Objectives: The aims of this analysis were to confirm the UK results in other countries and to explore the possibility of subscales of the 25-Item Macular disease Dependent Quality of Life (MacDQoL) questionnaire.
Methods: Two clinical studies were pooled. Principal components analyses (Varimax) were conducted on baseline data from each country and from all combined. Factorial structures were compared between countries, and Cronbach alpha values were used to identify item clusters. Four groups of patients were created according to visual acuity (VA) in the best eye (BE < 10/20; BE ≥ 10/20) and worst eye (WE < 10/100; WE ≥ 10/100). These groups were used to investigate (analysis of variance) the sensitivity of MacDQoL to VA impairment and to compare it with the NEI-VFQ-25 generic visual function questionnaire.
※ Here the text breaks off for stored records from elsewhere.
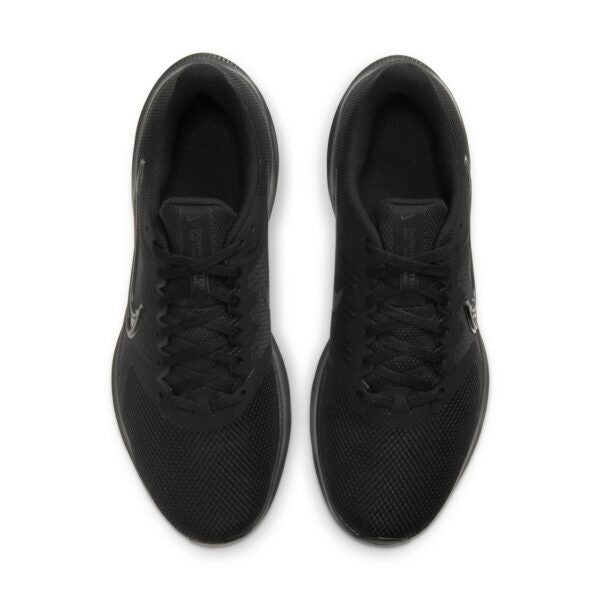 Moudda Nike - Nike Star Runner 3 (Gs) - Tunisie 2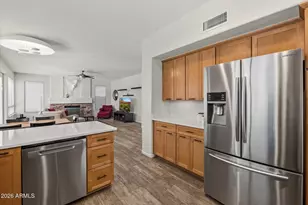 6513 E Blanche Dr, Scottsdale, AZ 85254 - Photo 15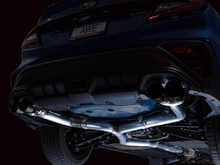 Load image into Gallery viewer, Photo - Mounted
Results: A total of 797 patients (mean age 76.8 years; 55.8% women) had wet age-related macular degeneration (AMD). Strong correlations between the MacDQoL items (r > 0.48) and factor loadings > 0.49 on a forced one-factor analysis supported the use of an average weighted impact score. Four constructs (Cronbach alpha > 0.8) were derived, represented by the labels: Essential tasks, Family/social life, Activities/capabilities, and Embarrassment. The structure did not differ among the four countries involved, except one item (Finance), which has been excluded. Patients with BE VA <10/20 and WE VA <10/100 produced significantly worse overall scores than those with BE VA >10/20 and WE VA >10/100 (MacDQoL P < 0.0001; NEI-VFQ-25 P < 0.0001).
Conclusions: The analysis confirmed the metric properties of the MacDQoL. The MacDQoL offers a broad individualized measure of the impact of MD on quality of life.